L’esposto/denuncia e la relazione tecnica dei consulenti

“Dopo più di un anno non siamo riusciti ad avere la documentazione che gli enti pubblici, per gli sviluppi urbanistici attuati e per quelli futuri, abbiano rispettato i parametri indicati nel testo di legge – hanno sottolineato le due associazioni, che si sono rivolte per l’esposto all’avvocato Gianpaolo Caponi, ex assessore e vicesindaco della prima Giunta Di Stefano – Inoltre si nutrono forti dubbi che il Comune di Sesto San Giovanni (e tutti gli altri soggetti coinvolti, che sono chiamati a tutelare la popolazione da eventuali esposizioni) abbiano agito nel rispetto delle leggi vigenti e a tutela del diritto alla salute della popolazione in generale”.

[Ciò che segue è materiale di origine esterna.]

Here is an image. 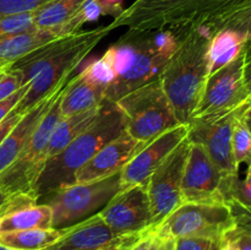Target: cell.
I'll list each match as a JSON object with an SVG mask.
<instances>
[{
    "mask_svg": "<svg viewBox=\"0 0 251 250\" xmlns=\"http://www.w3.org/2000/svg\"><path fill=\"white\" fill-rule=\"evenodd\" d=\"M126 119L115 103L104 100L97 118L58 154L46 161L33 186V196H44L75 184L76 172L102 147L125 131Z\"/></svg>",
    "mask_w": 251,
    "mask_h": 250,
    "instance_id": "obj_3",
    "label": "cell"
},
{
    "mask_svg": "<svg viewBox=\"0 0 251 250\" xmlns=\"http://www.w3.org/2000/svg\"><path fill=\"white\" fill-rule=\"evenodd\" d=\"M0 250H15V249H11V248H7L5 247V245L0 244Z\"/></svg>",
    "mask_w": 251,
    "mask_h": 250,
    "instance_id": "obj_46",
    "label": "cell"
},
{
    "mask_svg": "<svg viewBox=\"0 0 251 250\" xmlns=\"http://www.w3.org/2000/svg\"><path fill=\"white\" fill-rule=\"evenodd\" d=\"M119 188L120 173H115L100 180L73 184L44 196L48 198L44 202L53 212L51 228L65 229L100 212Z\"/></svg>",
    "mask_w": 251,
    "mask_h": 250,
    "instance_id": "obj_6",
    "label": "cell"
},
{
    "mask_svg": "<svg viewBox=\"0 0 251 250\" xmlns=\"http://www.w3.org/2000/svg\"><path fill=\"white\" fill-rule=\"evenodd\" d=\"M112 31L110 25H107L58 37L12 63L11 69L21 75L25 85H28L27 92L14 109L24 114L70 80L86 56Z\"/></svg>",
    "mask_w": 251,
    "mask_h": 250,
    "instance_id": "obj_1",
    "label": "cell"
},
{
    "mask_svg": "<svg viewBox=\"0 0 251 250\" xmlns=\"http://www.w3.org/2000/svg\"><path fill=\"white\" fill-rule=\"evenodd\" d=\"M27 88H28V85H24L19 91H16L14 95L5 98V100H0V123L11 113V110L16 107L17 103L22 100L25 93L27 92Z\"/></svg>",
    "mask_w": 251,
    "mask_h": 250,
    "instance_id": "obj_37",
    "label": "cell"
},
{
    "mask_svg": "<svg viewBox=\"0 0 251 250\" xmlns=\"http://www.w3.org/2000/svg\"><path fill=\"white\" fill-rule=\"evenodd\" d=\"M54 0H0V17L6 15L33 12Z\"/></svg>",
    "mask_w": 251,
    "mask_h": 250,
    "instance_id": "obj_32",
    "label": "cell"
},
{
    "mask_svg": "<svg viewBox=\"0 0 251 250\" xmlns=\"http://www.w3.org/2000/svg\"><path fill=\"white\" fill-rule=\"evenodd\" d=\"M24 85L21 75L16 70L11 69V65H10V68L0 75V100L14 95Z\"/></svg>",
    "mask_w": 251,
    "mask_h": 250,
    "instance_id": "obj_34",
    "label": "cell"
},
{
    "mask_svg": "<svg viewBox=\"0 0 251 250\" xmlns=\"http://www.w3.org/2000/svg\"><path fill=\"white\" fill-rule=\"evenodd\" d=\"M63 92L54 100L48 112L34 127L19 157L0 174V188L9 193H25L33 196L32 191L34 183L47 161L49 140L56 124L63 117L60 109V98Z\"/></svg>",
    "mask_w": 251,
    "mask_h": 250,
    "instance_id": "obj_8",
    "label": "cell"
},
{
    "mask_svg": "<svg viewBox=\"0 0 251 250\" xmlns=\"http://www.w3.org/2000/svg\"><path fill=\"white\" fill-rule=\"evenodd\" d=\"M24 114L16 112L15 109H12L11 113H10V114L7 115V117L5 118L1 123H0V145L2 144V141L5 140V137H6L7 135H9V132L14 129V126L17 124V123H19V120L21 119L22 115Z\"/></svg>",
    "mask_w": 251,
    "mask_h": 250,
    "instance_id": "obj_39",
    "label": "cell"
},
{
    "mask_svg": "<svg viewBox=\"0 0 251 250\" xmlns=\"http://www.w3.org/2000/svg\"><path fill=\"white\" fill-rule=\"evenodd\" d=\"M100 107L92 108L77 114L61 117L56 124L50 140H49L48 150H47V159L58 154L61 150L65 149L75 137H77L83 130L90 126L91 123L97 118Z\"/></svg>",
    "mask_w": 251,
    "mask_h": 250,
    "instance_id": "obj_23",
    "label": "cell"
},
{
    "mask_svg": "<svg viewBox=\"0 0 251 250\" xmlns=\"http://www.w3.org/2000/svg\"><path fill=\"white\" fill-rule=\"evenodd\" d=\"M58 38L50 29L32 27L27 31L0 36V64H12L43 44Z\"/></svg>",
    "mask_w": 251,
    "mask_h": 250,
    "instance_id": "obj_21",
    "label": "cell"
},
{
    "mask_svg": "<svg viewBox=\"0 0 251 250\" xmlns=\"http://www.w3.org/2000/svg\"><path fill=\"white\" fill-rule=\"evenodd\" d=\"M188 134L189 125L178 124L147 142L120 172L119 191L147 184L152 173L188 137Z\"/></svg>",
    "mask_w": 251,
    "mask_h": 250,
    "instance_id": "obj_14",
    "label": "cell"
},
{
    "mask_svg": "<svg viewBox=\"0 0 251 250\" xmlns=\"http://www.w3.org/2000/svg\"><path fill=\"white\" fill-rule=\"evenodd\" d=\"M223 174L201 145L190 142L181 181L183 202L226 203Z\"/></svg>",
    "mask_w": 251,
    "mask_h": 250,
    "instance_id": "obj_11",
    "label": "cell"
},
{
    "mask_svg": "<svg viewBox=\"0 0 251 250\" xmlns=\"http://www.w3.org/2000/svg\"><path fill=\"white\" fill-rule=\"evenodd\" d=\"M244 80L251 96V39H248L244 47Z\"/></svg>",
    "mask_w": 251,
    "mask_h": 250,
    "instance_id": "obj_41",
    "label": "cell"
},
{
    "mask_svg": "<svg viewBox=\"0 0 251 250\" xmlns=\"http://www.w3.org/2000/svg\"><path fill=\"white\" fill-rule=\"evenodd\" d=\"M211 250H220V242H216L215 244H213L212 249Z\"/></svg>",
    "mask_w": 251,
    "mask_h": 250,
    "instance_id": "obj_45",
    "label": "cell"
},
{
    "mask_svg": "<svg viewBox=\"0 0 251 250\" xmlns=\"http://www.w3.org/2000/svg\"><path fill=\"white\" fill-rule=\"evenodd\" d=\"M226 239H229L239 248L240 250H251V234L240 229H233L226 235ZM223 238V239H225Z\"/></svg>",
    "mask_w": 251,
    "mask_h": 250,
    "instance_id": "obj_38",
    "label": "cell"
},
{
    "mask_svg": "<svg viewBox=\"0 0 251 250\" xmlns=\"http://www.w3.org/2000/svg\"><path fill=\"white\" fill-rule=\"evenodd\" d=\"M235 227L227 203L181 202L153 229L161 239L194 237L221 242Z\"/></svg>",
    "mask_w": 251,
    "mask_h": 250,
    "instance_id": "obj_7",
    "label": "cell"
},
{
    "mask_svg": "<svg viewBox=\"0 0 251 250\" xmlns=\"http://www.w3.org/2000/svg\"><path fill=\"white\" fill-rule=\"evenodd\" d=\"M69 81L70 80L61 83L51 95H49L48 97H46L44 100H42L41 102L34 104L31 109L27 110V112L22 115L21 119L19 120V123L15 125L14 129H12L11 131L9 132V135L5 137L2 144L0 145V174H1L7 167L11 166V164L14 163L15 159L19 157V154L21 153L25 145H26L27 140L29 139L32 131L34 130V127L38 125V123L41 122L42 118L44 117V114L48 112V109L50 108V105L53 104L54 100L60 96V93L63 92L64 88L66 87Z\"/></svg>",
    "mask_w": 251,
    "mask_h": 250,
    "instance_id": "obj_18",
    "label": "cell"
},
{
    "mask_svg": "<svg viewBox=\"0 0 251 250\" xmlns=\"http://www.w3.org/2000/svg\"><path fill=\"white\" fill-rule=\"evenodd\" d=\"M223 28L233 29L251 39V0H247L223 16L212 28V36Z\"/></svg>",
    "mask_w": 251,
    "mask_h": 250,
    "instance_id": "obj_28",
    "label": "cell"
},
{
    "mask_svg": "<svg viewBox=\"0 0 251 250\" xmlns=\"http://www.w3.org/2000/svg\"><path fill=\"white\" fill-rule=\"evenodd\" d=\"M78 75L93 85L102 86L107 88L117 78L114 69L104 55L98 59L87 61L85 68L78 73Z\"/></svg>",
    "mask_w": 251,
    "mask_h": 250,
    "instance_id": "obj_29",
    "label": "cell"
},
{
    "mask_svg": "<svg viewBox=\"0 0 251 250\" xmlns=\"http://www.w3.org/2000/svg\"><path fill=\"white\" fill-rule=\"evenodd\" d=\"M65 229L36 228L0 234V244L15 250H42L53 244L64 234Z\"/></svg>",
    "mask_w": 251,
    "mask_h": 250,
    "instance_id": "obj_24",
    "label": "cell"
},
{
    "mask_svg": "<svg viewBox=\"0 0 251 250\" xmlns=\"http://www.w3.org/2000/svg\"><path fill=\"white\" fill-rule=\"evenodd\" d=\"M34 27V11L0 17V36L20 33Z\"/></svg>",
    "mask_w": 251,
    "mask_h": 250,
    "instance_id": "obj_30",
    "label": "cell"
},
{
    "mask_svg": "<svg viewBox=\"0 0 251 250\" xmlns=\"http://www.w3.org/2000/svg\"><path fill=\"white\" fill-rule=\"evenodd\" d=\"M190 140L186 137L152 173L146 189L152 216V228L181 205V181L188 158Z\"/></svg>",
    "mask_w": 251,
    "mask_h": 250,
    "instance_id": "obj_10",
    "label": "cell"
},
{
    "mask_svg": "<svg viewBox=\"0 0 251 250\" xmlns=\"http://www.w3.org/2000/svg\"><path fill=\"white\" fill-rule=\"evenodd\" d=\"M248 38L233 29L223 28L216 32L208 41L206 60L207 75L211 76L234 61L244 50Z\"/></svg>",
    "mask_w": 251,
    "mask_h": 250,
    "instance_id": "obj_20",
    "label": "cell"
},
{
    "mask_svg": "<svg viewBox=\"0 0 251 250\" xmlns=\"http://www.w3.org/2000/svg\"><path fill=\"white\" fill-rule=\"evenodd\" d=\"M147 142L139 141L126 131L100 150L75 175V184L90 183L120 173L127 162L144 149Z\"/></svg>",
    "mask_w": 251,
    "mask_h": 250,
    "instance_id": "obj_16",
    "label": "cell"
},
{
    "mask_svg": "<svg viewBox=\"0 0 251 250\" xmlns=\"http://www.w3.org/2000/svg\"><path fill=\"white\" fill-rule=\"evenodd\" d=\"M247 0H134L113 19V29L126 27L134 33L169 29L181 36L201 27L210 37L223 16Z\"/></svg>",
    "mask_w": 251,
    "mask_h": 250,
    "instance_id": "obj_2",
    "label": "cell"
},
{
    "mask_svg": "<svg viewBox=\"0 0 251 250\" xmlns=\"http://www.w3.org/2000/svg\"><path fill=\"white\" fill-rule=\"evenodd\" d=\"M141 233H137V234H126V235H122L118 239H115L114 242L110 243L109 245L107 247L102 248L100 250H127V248L135 242V240L139 238V235Z\"/></svg>",
    "mask_w": 251,
    "mask_h": 250,
    "instance_id": "obj_40",
    "label": "cell"
},
{
    "mask_svg": "<svg viewBox=\"0 0 251 250\" xmlns=\"http://www.w3.org/2000/svg\"><path fill=\"white\" fill-rule=\"evenodd\" d=\"M222 193L226 203L232 201L251 208V162L244 179H240L238 174L223 176Z\"/></svg>",
    "mask_w": 251,
    "mask_h": 250,
    "instance_id": "obj_27",
    "label": "cell"
},
{
    "mask_svg": "<svg viewBox=\"0 0 251 250\" xmlns=\"http://www.w3.org/2000/svg\"><path fill=\"white\" fill-rule=\"evenodd\" d=\"M161 242L162 239L151 227L141 232L139 238L127 248V250H157Z\"/></svg>",
    "mask_w": 251,
    "mask_h": 250,
    "instance_id": "obj_35",
    "label": "cell"
},
{
    "mask_svg": "<svg viewBox=\"0 0 251 250\" xmlns=\"http://www.w3.org/2000/svg\"><path fill=\"white\" fill-rule=\"evenodd\" d=\"M104 93V87L88 82L77 74L70 78L61 95V114L63 117H68L100 107L105 100Z\"/></svg>",
    "mask_w": 251,
    "mask_h": 250,
    "instance_id": "obj_19",
    "label": "cell"
},
{
    "mask_svg": "<svg viewBox=\"0 0 251 250\" xmlns=\"http://www.w3.org/2000/svg\"><path fill=\"white\" fill-rule=\"evenodd\" d=\"M117 235L100 213L65 228L64 234L42 250H100L114 242Z\"/></svg>",
    "mask_w": 251,
    "mask_h": 250,
    "instance_id": "obj_17",
    "label": "cell"
},
{
    "mask_svg": "<svg viewBox=\"0 0 251 250\" xmlns=\"http://www.w3.org/2000/svg\"><path fill=\"white\" fill-rule=\"evenodd\" d=\"M215 243L206 238H176V250H211Z\"/></svg>",
    "mask_w": 251,
    "mask_h": 250,
    "instance_id": "obj_36",
    "label": "cell"
},
{
    "mask_svg": "<svg viewBox=\"0 0 251 250\" xmlns=\"http://www.w3.org/2000/svg\"><path fill=\"white\" fill-rule=\"evenodd\" d=\"M36 198L25 193H9L0 188V217L17 208L37 203Z\"/></svg>",
    "mask_w": 251,
    "mask_h": 250,
    "instance_id": "obj_31",
    "label": "cell"
},
{
    "mask_svg": "<svg viewBox=\"0 0 251 250\" xmlns=\"http://www.w3.org/2000/svg\"><path fill=\"white\" fill-rule=\"evenodd\" d=\"M88 0H54L34 11V26L54 31L70 21Z\"/></svg>",
    "mask_w": 251,
    "mask_h": 250,
    "instance_id": "obj_25",
    "label": "cell"
},
{
    "mask_svg": "<svg viewBox=\"0 0 251 250\" xmlns=\"http://www.w3.org/2000/svg\"><path fill=\"white\" fill-rule=\"evenodd\" d=\"M244 119H245V123H247L248 127H249L250 131H251V107H250V104H248L247 109H245V112H244Z\"/></svg>",
    "mask_w": 251,
    "mask_h": 250,
    "instance_id": "obj_44",
    "label": "cell"
},
{
    "mask_svg": "<svg viewBox=\"0 0 251 250\" xmlns=\"http://www.w3.org/2000/svg\"><path fill=\"white\" fill-rule=\"evenodd\" d=\"M244 80V50L213 75L208 76L191 120L208 119L237 110L250 100Z\"/></svg>",
    "mask_w": 251,
    "mask_h": 250,
    "instance_id": "obj_9",
    "label": "cell"
},
{
    "mask_svg": "<svg viewBox=\"0 0 251 250\" xmlns=\"http://www.w3.org/2000/svg\"><path fill=\"white\" fill-rule=\"evenodd\" d=\"M249 104H250V107H251V98H250V102H249Z\"/></svg>",
    "mask_w": 251,
    "mask_h": 250,
    "instance_id": "obj_47",
    "label": "cell"
},
{
    "mask_svg": "<svg viewBox=\"0 0 251 250\" xmlns=\"http://www.w3.org/2000/svg\"><path fill=\"white\" fill-rule=\"evenodd\" d=\"M169 59L171 58L162 55L154 49L151 33H139V51L136 59L127 73L115 78L105 88V100L115 103L131 91L158 78Z\"/></svg>",
    "mask_w": 251,
    "mask_h": 250,
    "instance_id": "obj_15",
    "label": "cell"
},
{
    "mask_svg": "<svg viewBox=\"0 0 251 250\" xmlns=\"http://www.w3.org/2000/svg\"><path fill=\"white\" fill-rule=\"evenodd\" d=\"M117 235L137 234L152 227V216L146 184L118 191L100 212Z\"/></svg>",
    "mask_w": 251,
    "mask_h": 250,
    "instance_id": "obj_13",
    "label": "cell"
},
{
    "mask_svg": "<svg viewBox=\"0 0 251 250\" xmlns=\"http://www.w3.org/2000/svg\"><path fill=\"white\" fill-rule=\"evenodd\" d=\"M220 250H240L232 240L229 239H222L220 242Z\"/></svg>",
    "mask_w": 251,
    "mask_h": 250,
    "instance_id": "obj_43",
    "label": "cell"
},
{
    "mask_svg": "<svg viewBox=\"0 0 251 250\" xmlns=\"http://www.w3.org/2000/svg\"><path fill=\"white\" fill-rule=\"evenodd\" d=\"M249 102L244 107L240 108L233 123L232 152L234 164L238 171L243 163L249 164L251 162V131L244 119V112Z\"/></svg>",
    "mask_w": 251,
    "mask_h": 250,
    "instance_id": "obj_26",
    "label": "cell"
},
{
    "mask_svg": "<svg viewBox=\"0 0 251 250\" xmlns=\"http://www.w3.org/2000/svg\"><path fill=\"white\" fill-rule=\"evenodd\" d=\"M211 37L201 27L179 36V47L162 71L161 82L180 124H189L207 80V51Z\"/></svg>",
    "mask_w": 251,
    "mask_h": 250,
    "instance_id": "obj_4",
    "label": "cell"
},
{
    "mask_svg": "<svg viewBox=\"0 0 251 250\" xmlns=\"http://www.w3.org/2000/svg\"><path fill=\"white\" fill-rule=\"evenodd\" d=\"M240 108L220 117L191 120L188 124V139L190 142L201 145L206 150L225 176L235 175L239 172L233 159L232 130L233 123Z\"/></svg>",
    "mask_w": 251,
    "mask_h": 250,
    "instance_id": "obj_12",
    "label": "cell"
},
{
    "mask_svg": "<svg viewBox=\"0 0 251 250\" xmlns=\"http://www.w3.org/2000/svg\"><path fill=\"white\" fill-rule=\"evenodd\" d=\"M126 119L125 131L134 139L149 142L180 123L163 91L161 78L131 91L115 102Z\"/></svg>",
    "mask_w": 251,
    "mask_h": 250,
    "instance_id": "obj_5",
    "label": "cell"
},
{
    "mask_svg": "<svg viewBox=\"0 0 251 250\" xmlns=\"http://www.w3.org/2000/svg\"><path fill=\"white\" fill-rule=\"evenodd\" d=\"M53 212L46 202L17 208L0 217V234L17 230L51 228Z\"/></svg>",
    "mask_w": 251,
    "mask_h": 250,
    "instance_id": "obj_22",
    "label": "cell"
},
{
    "mask_svg": "<svg viewBox=\"0 0 251 250\" xmlns=\"http://www.w3.org/2000/svg\"><path fill=\"white\" fill-rule=\"evenodd\" d=\"M151 33V41L154 49L162 55L172 58L179 47V37L174 32L169 29H162L157 32H150Z\"/></svg>",
    "mask_w": 251,
    "mask_h": 250,
    "instance_id": "obj_33",
    "label": "cell"
},
{
    "mask_svg": "<svg viewBox=\"0 0 251 250\" xmlns=\"http://www.w3.org/2000/svg\"><path fill=\"white\" fill-rule=\"evenodd\" d=\"M157 250H176V239H172V238L162 239Z\"/></svg>",
    "mask_w": 251,
    "mask_h": 250,
    "instance_id": "obj_42",
    "label": "cell"
}]
</instances>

Alla denuncia, l’Associazione Sottocorno e il Comitato Cascina Gatti hanno allegato una relazione tecnica a firma dei loro consulenti, con la richiesta all’Autorità giudiziaria che verifichi quanto fatto dagli Enti locali coinvolti e si accerti che siano stati svolti tutti gli approfondimenti previsti dalle normative vigenti, cosa che a oggi, dal dossier raccolto in questi ultimi dodici mesi, non ci risulta essere stato fatto”.

Al centro della battaglia c’è l’elettrodotto 235 “Stazione Brugherio – Cabina Primaria Sesto San Giovanni”, a doppia terna da 220 KV (ad alta tensione).

Preoccupazioni soprattutto per i bambini

“La popolazione esposta ai campi magnetici è tutelata delle normative di riferimento, vigenti in materia, in quanto i potenziali danni biologici derivanti dall’esposizione dei campi magnetici sono stati riassunti in una perizia da noi richiesta a specifici consulenti del settore – hanno concluso i due sodalizi dei residenti – Pur operando un distinguo tra esposizioni ‘elevate’ di breve durata ed esposizioni ‘basse’ protratte nel tempo, giungono alla conclusione che gli effetti, in entrambi i casi, risultano dannosi per i soggetti esposti specie se trattasi di soggetti in età pediatrica”.